8        Under the heading ‘Distribution right’, Article 9 of Directive 2006/115 provides:

‘1. Member States shall provide the exclusive right to make available to the public, by sale or otherwise, the objects indicated in points (a) to (d), including copies thereof, hereinafter “the distribution right”:

(d) for broadcasting organisations, in respect of fixations of their broadcasts as set out in Article 7(2).

2. The distribution right shall not be exhausted within the Community in respect of an object as referred to in paragraph 1, except where the first sale in the Community of that object is made by the rightholder or with his consent.

3. The distribution right shall be without prejudice to the specific provisions of Chapter I, in particular Article 1(2).

4. The distribution right may be transferred, assigned or subject to the granting of contractual licences.’

9        Article 10 of Directive 2006/115 defines the cases in which Member States may provide for limitations to those various rights.

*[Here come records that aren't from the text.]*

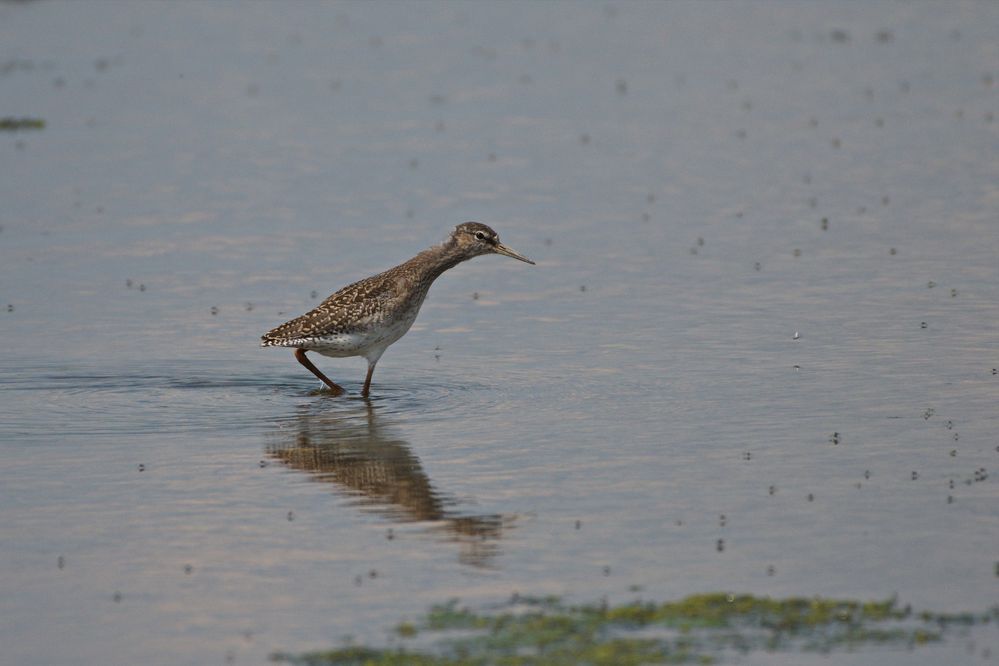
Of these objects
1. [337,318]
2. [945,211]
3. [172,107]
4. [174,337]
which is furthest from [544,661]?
[172,107]

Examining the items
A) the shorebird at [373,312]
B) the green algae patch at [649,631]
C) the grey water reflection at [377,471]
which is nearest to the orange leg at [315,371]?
the shorebird at [373,312]

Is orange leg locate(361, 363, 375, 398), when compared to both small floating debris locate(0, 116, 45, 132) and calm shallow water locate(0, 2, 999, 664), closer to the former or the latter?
calm shallow water locate(0, 2, 999, 664)

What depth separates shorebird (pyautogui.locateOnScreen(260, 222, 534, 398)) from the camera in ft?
65.0

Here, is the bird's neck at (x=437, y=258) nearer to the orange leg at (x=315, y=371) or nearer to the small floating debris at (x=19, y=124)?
the orange leg at (x=315, y=371)

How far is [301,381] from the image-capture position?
2072cm

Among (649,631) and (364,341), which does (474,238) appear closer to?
(364,341)

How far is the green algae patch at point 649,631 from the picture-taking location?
11.6 meters

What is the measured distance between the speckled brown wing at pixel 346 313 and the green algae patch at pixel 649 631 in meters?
7.49

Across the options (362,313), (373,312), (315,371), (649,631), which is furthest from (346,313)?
(649,631)

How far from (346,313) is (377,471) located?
365 cm

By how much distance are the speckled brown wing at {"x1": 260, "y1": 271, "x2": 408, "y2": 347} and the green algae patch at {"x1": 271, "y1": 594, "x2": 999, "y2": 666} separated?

10      Under Article 12 of that directive, ‘[p]rotection of copyright-related rights under this Directive shall leave intact and shall in no way affect the protection of copyright.’

 Directive 93/83/EEC

11      The neighbouring rights of broadcasting organisations are also governed by Council Directive 93/83/EEC of 27 September 1993 on the coordination of certain rules concerning copyright and rights related to copyright applicable to satellite broadcasting and cable retransmission (OJ 1993 L 248, p. 15).

12      Under the heading ‘Definitions’, Article 1 of that directive provides in paragraph 2(a):

‘For the purpose of this Directive, “communication to the public by satellite” means the act of introducing, under the control and responsibility of the broadcasting organization, the programme-carrying signals intended for reception by the public into an uninterrupted chain of communication leading to the satellite and down towards the earth.’

13      Article 4(1) of the same directive refers to the relevant provisions of Directive 92/100 (which was subsequently codified and repealed by Directive 2006/115) concerning the protection of neighbouring rights of broadcasting organisations for the purposes of communication to the public by satellite. Article 4(2) of Directive 93/83 states that, for the purposes of paragraph 1, ‘broadcasting by wireless means’ in Directive 92/100 is to be understood as including communication to the public by satellite.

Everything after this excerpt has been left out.